Surely owning high expectations.


Bart Scott has proven quite effective shutting down opposing backs with pass catching ability. He did a memorable job against Steve Slaton in the opener last season.  But he faces a tough challenge in Rice, who nabbed an outlandish 78 receptions in 2009. 78 catches? 1339 yards rushing? Where’s the Ray Rice attention? This guy is unreal.  Scott won’t be able to do it alone.

Scott and the linebackers are going to have their hands full with Ray Rice.

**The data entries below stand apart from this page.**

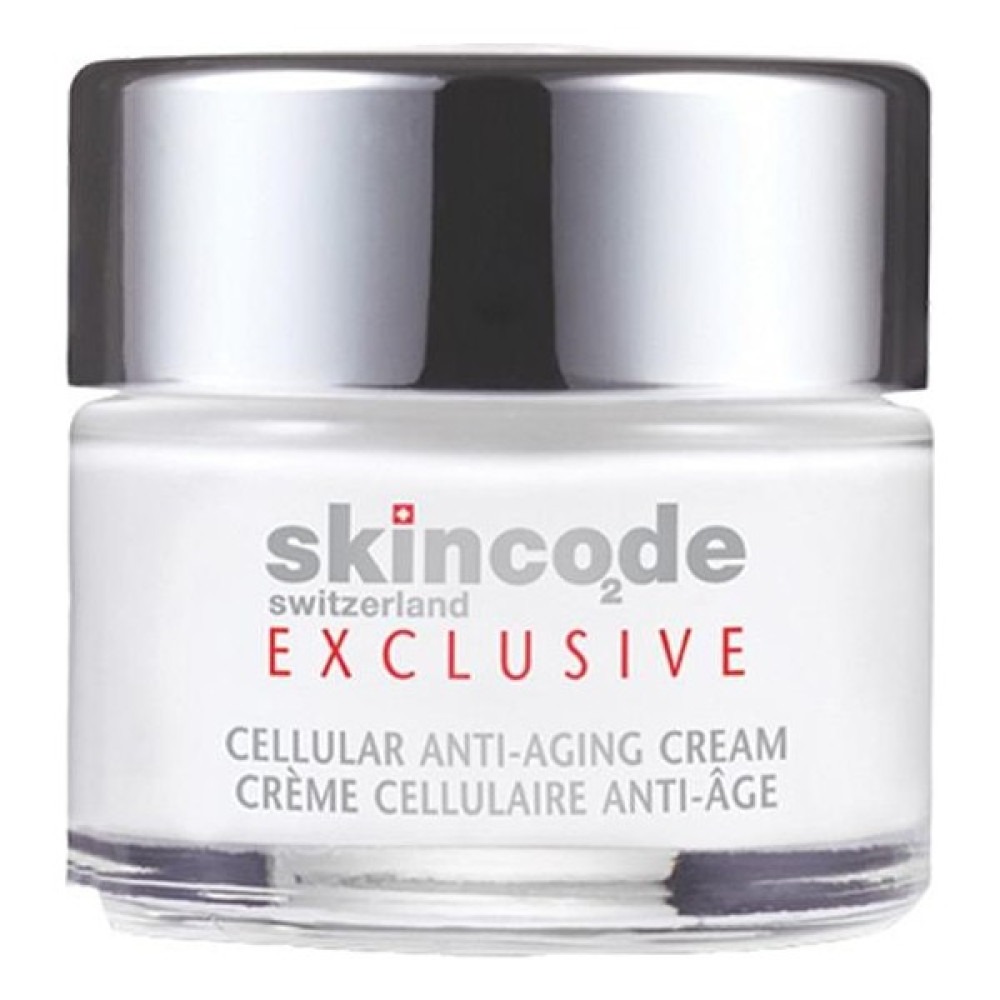 Skincode Cellular Anti Aging Cream 50ml Nemlendiriciler Fiyatı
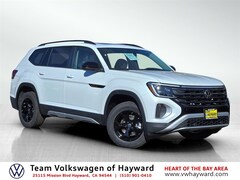 2026 Volkswagen Atlas 2.0T Peak Edition SUV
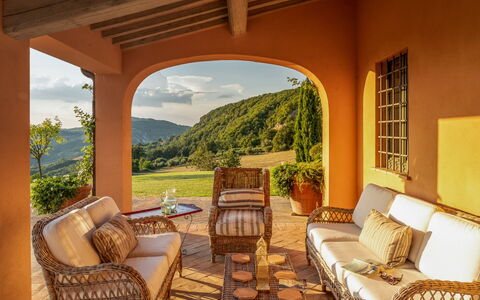 Casalberna: Furniture, Home, Chair, Interior Design, Eco Hotel, Living Room, Couch, Farmhouse, Resort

Darrelle Revis versus Anquan Boldin is also a fascinating duel. Will Revis be rusty? Highly doubtful… Boldin will have something to prove in his first game with the Ravens. His addition, along with T.J. Houshmandzadeh, should help Flacco overcome his troubling tendency to lock onto one receiver, usually Derrick Mason. Mason has quietly had three straight thousand -yard receiving seasons. Todd Heap had his most catches since 2006. What a loaded offense.

Revis’ presence is huge, as it allows the Jets to delegate their resources far more effectively. Considering their opponent, New York may have faced a real struggle pulling out a win without their best player. Revis changes everything.

For everyone grousing about Sanchez’s preseason, and deservedly so:  Keep in mind that the slick motion patterns effectively employed by offensive coordinator Brian Schottenheimer for easy completions were probably on ice in games that didn’t count. Braylon Edwards was often seen in motion at the line of scrimmage in training camp.

There will be two keys: Baltimore, with all its weapons, especially Rice, will move the ball. Holding them to field goals, instead of touchdowns, is essential, especially in the first half. If the Jets can establish the run, keep Rice, Boldin, and all those other weapons off the field for long stretches, and make a big play or two off play action against that unproven secondary, they can win this game with room to spare.  But it won’t be that easy. Baltimore is ready to rock, and they will play very well. It’s going to be close. Real close.

Nick Folk is the hero in overtime, nailing a 44 yarder.